There are four general types of pleural fluid: (1) serous or hydrothorax (watery); (2) bloody or hemothorax; (3) chylous or chylothorax (lymph fluid); or (4) empyema (pus).
What are the causes? In the normal state, there is a thin layer of fluid, used to lubricate the pleural surfaces. Certain conditions can cause the amount of fluid to enlarge. Common causes of pleural effusion include congestive heart failure, cirrhosis (liver failure), pneumonia, tuberculosis, lung cancer, mesothelioma, breast cancer, lymphoma, drug reactions, trauma, chest surgery, asbestos, pulmonary infarction, and Rheumatoid Arthritis or Lupus.
What are the symptoms? The most common is sharp chest pain, worse upon deep inspiration or coughing (“pleurisy”). Other common symptoms include shortness of breath, cough, or chest tightness. There may be fever, depending upon the cause.
How do you diagnose it? During a physical examination, your doctor will listen to your chest using a stethoscope and tap on your chest with his fingers (percussion). He/she can then confirm the presence of pleural effusion by taking a chest x-ray (or sometimes a chest CT). X-rays taken while laying on your side (lateral decubitus x-rays) are helpful in looking for freely flowing fluid and is more able to detect small amounts of fluid than regular chest x-ray.
On occasion, ultrasound might be useful to your doctor in diagnosis.
How is it tested? Once detected, your doctor will usually wish to test the fluid to help determine the cause. The most common approach is by thoracentesis, wherein the doctor inserts a needle between the ribs and into the fluid cavity. Other methods include insertion of a chest tube or sometimes surgery.
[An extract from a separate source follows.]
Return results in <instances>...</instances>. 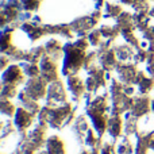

Once your doctor has removed some or all of the fluid, it can be sent to the laboratory for testing. Common tests include a count of red blood cells, white blood cells, protein, glucose, pH, LDH, microscopic examination and culture for infection, and examination for cancer cells.
How is pleural effusion treated? Treatment may be directed at removing the fluid, treating the underlying cause, or preventing it from accumulating again.
For example, pleural effusions caused by congestive heart failure are treated with diuretics (“fluid pills”) and other medications that treat heart failure. Antibiotics are used to treat pleural effusions caused by infection. In cases where the fluid recurs, a chest tube may be inserted. Chemotherapy, radiation therapy, surgery, or instilling medication into the chest that prevents re-accumulation of fluid after drainage may be used in some cases. The expected outcome depends upon the underlying disease.
Complications of pleural effusion include:
- Atelectasis, or collapsed lung, caused by the excess surrounding fluid over time.
- Infected pleural cavity (empyema) from bacteria, often requiring prolonged drainage with a chest tube and intravenous antibiotics.
- Pneumothorax (air within the chest cavity) or hemothorax (blood in the chest cavity), either of which can be a complication of the thoracentesis procedure.
What should you do? Call your health care provider if you have symptoms of pleural effusion. If you develop any sudden changes in your breathing after thoracentesis, see your doctor or go to the emergency room immediately.
Light RW (2001). Pleural Diseases (4th ed.). New York: Lippincott Williams & Wilkins.
Light RW (2005). “Chapter 245: Disorders of the pleura, mediastinum, diaphragm, and chest wall”. in Kasper DL, Braunwald E, Fauci A, Hauser S, Longo D, Jameson JL. Harrison’s Principles of Internal Medicine (16th ed.). New York, NY: McGraw-Hill Professional.